- [To be done]
Write the records out again, keeping each line exactly as it is.

* * * * * * * * *

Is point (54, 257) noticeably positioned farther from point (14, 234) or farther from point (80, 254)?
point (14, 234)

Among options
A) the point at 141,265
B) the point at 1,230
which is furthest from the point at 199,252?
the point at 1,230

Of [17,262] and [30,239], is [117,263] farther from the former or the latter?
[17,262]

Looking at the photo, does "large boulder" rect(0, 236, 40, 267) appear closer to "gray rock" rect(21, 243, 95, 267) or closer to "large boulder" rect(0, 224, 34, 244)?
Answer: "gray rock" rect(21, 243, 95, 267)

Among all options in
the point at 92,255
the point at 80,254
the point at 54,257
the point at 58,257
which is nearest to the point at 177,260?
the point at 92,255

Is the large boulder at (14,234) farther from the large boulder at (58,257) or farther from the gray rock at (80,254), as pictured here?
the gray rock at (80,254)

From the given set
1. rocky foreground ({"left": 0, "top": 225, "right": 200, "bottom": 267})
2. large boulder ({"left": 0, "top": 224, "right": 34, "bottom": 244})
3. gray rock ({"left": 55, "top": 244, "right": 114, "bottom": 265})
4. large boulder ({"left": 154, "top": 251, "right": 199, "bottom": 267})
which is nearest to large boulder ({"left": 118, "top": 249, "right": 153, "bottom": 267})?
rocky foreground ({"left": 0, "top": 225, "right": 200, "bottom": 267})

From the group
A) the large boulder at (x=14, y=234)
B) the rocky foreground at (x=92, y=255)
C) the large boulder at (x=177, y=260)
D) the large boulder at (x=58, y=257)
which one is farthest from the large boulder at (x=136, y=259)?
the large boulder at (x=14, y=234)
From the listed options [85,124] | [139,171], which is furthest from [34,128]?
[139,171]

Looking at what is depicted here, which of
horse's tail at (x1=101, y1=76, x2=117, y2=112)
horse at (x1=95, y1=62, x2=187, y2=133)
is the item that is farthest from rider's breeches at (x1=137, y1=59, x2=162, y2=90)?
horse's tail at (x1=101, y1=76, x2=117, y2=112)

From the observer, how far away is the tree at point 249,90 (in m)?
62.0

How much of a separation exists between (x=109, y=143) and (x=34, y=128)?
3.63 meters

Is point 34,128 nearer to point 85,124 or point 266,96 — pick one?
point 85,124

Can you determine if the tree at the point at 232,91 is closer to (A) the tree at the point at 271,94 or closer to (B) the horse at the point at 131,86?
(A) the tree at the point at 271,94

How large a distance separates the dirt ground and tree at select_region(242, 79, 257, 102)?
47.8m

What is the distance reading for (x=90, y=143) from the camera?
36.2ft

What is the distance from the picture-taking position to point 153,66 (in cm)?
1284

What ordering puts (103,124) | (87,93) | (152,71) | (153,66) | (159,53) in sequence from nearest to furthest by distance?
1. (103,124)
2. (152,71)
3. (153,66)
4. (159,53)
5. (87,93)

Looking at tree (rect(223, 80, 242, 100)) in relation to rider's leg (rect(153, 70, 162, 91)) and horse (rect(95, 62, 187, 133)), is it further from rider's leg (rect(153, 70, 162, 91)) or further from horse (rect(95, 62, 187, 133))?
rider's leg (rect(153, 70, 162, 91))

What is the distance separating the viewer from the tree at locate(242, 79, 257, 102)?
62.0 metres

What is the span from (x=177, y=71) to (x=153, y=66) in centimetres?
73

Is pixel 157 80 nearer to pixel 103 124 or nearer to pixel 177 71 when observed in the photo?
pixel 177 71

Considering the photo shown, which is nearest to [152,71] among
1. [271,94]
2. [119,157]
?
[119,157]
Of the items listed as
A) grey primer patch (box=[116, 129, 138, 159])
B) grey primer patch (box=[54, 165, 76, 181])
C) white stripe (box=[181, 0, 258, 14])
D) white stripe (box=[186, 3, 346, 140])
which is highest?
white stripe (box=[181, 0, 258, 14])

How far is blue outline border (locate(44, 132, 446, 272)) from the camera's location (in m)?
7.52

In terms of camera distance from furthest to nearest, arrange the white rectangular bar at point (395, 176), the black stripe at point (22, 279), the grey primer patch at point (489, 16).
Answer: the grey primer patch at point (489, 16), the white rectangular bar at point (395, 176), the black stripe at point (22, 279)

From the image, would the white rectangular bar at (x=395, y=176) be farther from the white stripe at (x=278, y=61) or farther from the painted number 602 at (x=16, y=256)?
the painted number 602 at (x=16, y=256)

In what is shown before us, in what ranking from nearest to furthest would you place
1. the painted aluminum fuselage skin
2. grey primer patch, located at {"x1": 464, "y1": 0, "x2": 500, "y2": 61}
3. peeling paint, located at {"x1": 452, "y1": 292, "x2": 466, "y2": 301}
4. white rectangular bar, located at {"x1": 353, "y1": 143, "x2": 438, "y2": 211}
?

* * * * * * * * *

- [The completed task]
Is point (54, 257) noticeably positioned farther from point (14, 234) or farther from point (80, 254)?
point (14, 234)

Among options
A) the point at 141,265
B) the point at 1,230
which is furthest from the point at 199,252?
the point at 1,230

Of [17,262] and [30,239], is [117,263] farther from the former or the latter?
[17,262]

Looking at the photo, does "large boulder" rect(0, 236, 40, 267) appear closer to "gray rock" rect(21, 243, 95, 267) or closer to "large boulder" rect(0, 224, 34, 244)?
Answer: "gray rock" rect(21, 243, 95, 267)

Among all options in
the point at 92,255
the point at 80,254
the point at 54,257
the point at 58,257
which is nearest to the point at 177,260?
the point at 92,255

Is the large boulder at (14,234) farther from the large boulder at (58,257) or farther from the gray rock at (80,254), as pictured here?
the gray rock at (80,254)

From the given set
1. rocky foreground ({"left": 0, "top": 225, "right": 200, "bottom": 267})
2. large boulder ({"left": 0, "top": 224, "right": 34, "bottom": 244})
3. gray rock ({"left": 55, "top": 244, "right": 114, "bottom": 265})
4. large boulder ({"left": 154, "top": 251, "right": 199, "bottom": 267})
which is nearest to large boulder ({"left": 118, "top": 249, "right": 153, "bottom": 267})?
rocky foreground ({"left": 0, "top": 225, "right": 200, "bottom": 267})

From the group
A) the large boulder at (x=14, y=234)
B) the rocky foreground at (x=92, y=255)
C) the large boulder at (x=177, y=260)
D) the large boulder at (x=58, y=257)
which one is farthest from the large boulder at (x=136, y=259)?
the large boulder at (x=14, y=234)
From the listed options [85,124] | [139,171], which is furthest from [34,128]?
[139,171]

Looking at what is depicted here, which of
horse's tail at (x1=101, y1=76, x2=117, y2=112)
horse at (x1=95, y1=62, x2=187, y2=133)
is the item that is farthest from rider's breeches at (x1=137, y1=59, x2=162, y2=90)?
horse's tail at (x1=101, y1=76, x2=117, y2=112)

From the observer, how far away is the tree at point 249,90 (in m)?
62.0

How much of a separation exists between (x=109, y=143) and (x=34, y=128)?
3.63 meters

Is point 34,128 nearer to point 85,124 or point 266,96 — pick one?
point 85,124

Can you determine if the tree at the point at 232,91 is closer to (A) the tree at the point at 271,94 or closer to (B) the horse at the point at 131,86?
(A) the tree at the point at 271,94

How large a distance separates the dirt ground and tree at select_region(242, 79, 257, 102)?
47.8m

What is the distance reading for (x=90, y=143) from the camera?
36.2ft

What is the distance from the picture-taking position to point 153,66 (in cm)?
1284

What ordering puts (103,124) | (87,93) | (152,71) | (153,66) | (159,53) in sequence from nearest to furthest by distance?
1. (103,124)
2. (152,71)
3. (153,66)
4. (159,53)
5. (87,93)

Looking at tree (rect(223, 80, 242, 100)) in relation to rider's leg (rect(153, 70, 162, 91)) and horse (rect(95, 62, 187, 133)), is it further from rider's leg (rect(153, 70, 162, 91)) or further from horse (rect(95, 62, 187, 133))?
rider's leg (rect(153, 70, 162, 91))

What is the distance separating the viewer from the tree at locate(242, 79, 257, 102)?
62.0 metres

What is the span from (x=177, y=71) to (x=153, y=66) in centimetres?
73

Is pixel 157 80 nearer to pixel 103 124 or nearer to pixel 177 71 when observed in the photo?
pixel 177 71

Considering the photo shown, which is nearest to [152,71] among
1. [271,94]
2. [119,157]
?
[119,157]
Of the items listed as
A) grey primer patch (box=[116, 129, 138, 159])
B) grey primer patch (box=[54, 165, 76, 181])
C) white stripe (box=[181, 0, 258, 14])
D) white stripe (box=[186, 3, 346, 140])
which is highest?
white stripe (box=[181, 0, 258, 14])

How far is blue outline border (locate(44, 132, 446, 272)) from the camera's location (in m)?
7.52

In terms of camera distance from furthest to nearest, arrange the white rectangular bar at point (395, 176), the black stripe at point (22, 279), the grey primer patch at point (489, 16).
Answer: the grey primer patch at point (489, 16), the white rectangular bar at point (395, 176), the black stripe at point (22, 279)

From the image, would the white rectangular bar at (x=395, y=176) be farther from the white stripe at (x=278, y=61) or farther from the painted number 602 at (x=16, y=256)?
the painted number 602 at (x=16, y=256)

In what is shown before us, in what ranking from nearest to furthest would you place
1. the painted aluminum fuselage skin
2. grey primer patch, located at {"x1": 464, "y1": 0, "x2": 500, "y2": 61}
3. peeling paint, located at {"x1": 452, "y1": 292, "x2": 466, "y2": 301}
4. white rectangular bar, located at {"x1": 353, "y1": 143, "x2": 438, "y2": 211}
?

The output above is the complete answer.